We call him the Black Prince because of the color of his garments, an exclusive preference he shares, among others, with his friend Andy Warhol, and which permits us, within remote memory, to associate him with another legendary figure: Edward It’s son, noble among nobles, brave among England’s bravest who defeated John the Good in Maupertuis near Poitiers.

That event took place in 1356 and we are now in 1986. The great deeds of knighthood have evolved in form, but not in essence. Rolando Peña, The Black Prince, obeys his own code of honor, which he has beaten into form as if it were existential armour permitting him to cross de hazards of an intense life between his native city Caracas, and New York, the scene of his many tournaments. At 44 he is a fulfilled man who has been in contact with everything. Since the start of his career he has wandered through art, theatre, T.V., cinema and even dance, which he practiced in the Venezuelan National Ballet, and also in the prestigious dance companies of Martha Graham, Alvin Nikolais and Merce Cunningham. He has experimented with all de forms of corporal expression from the “psychedelic show”, and the “street happening” to numerous multi-media performances. He took to the theatre, the performance The Illumination of Buda with Allen Ginsberg and Timothy Leary; he participated in several Andy Warhol films of 1967 and some more recent woks. He introduced himself in the fetishism of “Santeria” (a kind of witchcraft) uselessly searching to detach formally from his own impersonation.
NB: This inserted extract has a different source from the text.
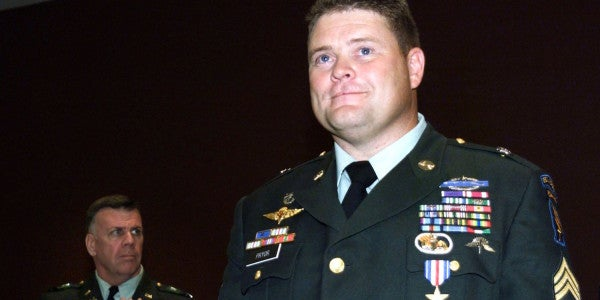 UNSUNG HEROES: The Green Beret Who Killed 4 Enemy Fighters, 1 With His Hands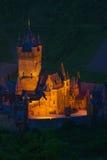 Zamknięty widok Cochem iluminujący przy nocą Zdjęcie Stock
Where is the code for this turbulent life? He is a man who does not admit any conventional separation between art and life. What really counts for him are the deep fixations, the structural columns of personality, the catalyst of the imaginary, the crest, the collar of the doublet, the chest protector, the armour for thighs and legs, and the articulation of this ancient armour as a whole.

His principal fixation is this country’s daily mythology which finds its fulfillment in oil: tho super symbol, supreme incarnation of a lovehate relationship. The Venezuelan Indians called crude oil “Mene”. Peña transforms it into an object of devotion, an object for multiple performances, many of which have taken place In New York. Through a beautiful test the artist describes his first vision of the Maracaibo Lake, as that of a landscape where the drilling towers and their apparatus, resemble an enormous graveyard.
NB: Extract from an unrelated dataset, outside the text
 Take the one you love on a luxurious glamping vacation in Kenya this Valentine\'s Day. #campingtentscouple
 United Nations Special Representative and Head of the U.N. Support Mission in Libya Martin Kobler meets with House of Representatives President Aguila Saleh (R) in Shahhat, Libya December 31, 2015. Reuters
Rolando Peña has carried this image of “Mene” through all his experiences, adventures, wagers and risks; this image has never abandoned him, not even in the depths of the obscure corners of his character. The Black Prince is the brave Knight of black gold and in this impersonation he refuses to be a Quixote defying the windmills of multinational companies. He prefers to be a man from the Renaissance. He is fanatically devoted to Leonardo. In 1979 mounted up a performance based on the theme of the seven vanishing points of perspective: the definitions of horizons viewed both in linear perspective and in relation to the distance. In his time, Gregory Battcock, praised this exaltation of humanism. Peña’s humanism found the perfect module for his ontological language: hi painted the oil barrel gold adding it up in columns aligned in space. There is something in this installation much like the temporal monument of Christo, the monogold of Ives Klein and the quantitative language of Arman. I can see in it a reference to the “new realism”, to the modern industrial: nature, to the humanist technology in its appropriation of that which is real. Farther than this global vision, which is the trace of a sensibility centered in the deep expressive structures of one consuming society, there is the only catalysis of language, the presence of the Black Prince.

In 1983 white I was in Caracas to assist to an AICA Congress I had the opportunity of getting close to Peña’s poetic system. He put me In front of an accumulation of gold barrels, which he called “Devil’s excrement”. Then I understood the use of the barrel as the modular element of his vocabulary. The oil barrel is the most important element of the distribution system of heavy oils and because of that, the most tangible, the one that says more to us. Deposits, a cistern, an oil duct, are abstract entities. One can pile barrels in the same way one piles gold pieces. It is at the same time the substance and the metaphor of richness. We can accuse “Mene” of all our troubles but the reality is that it is always there.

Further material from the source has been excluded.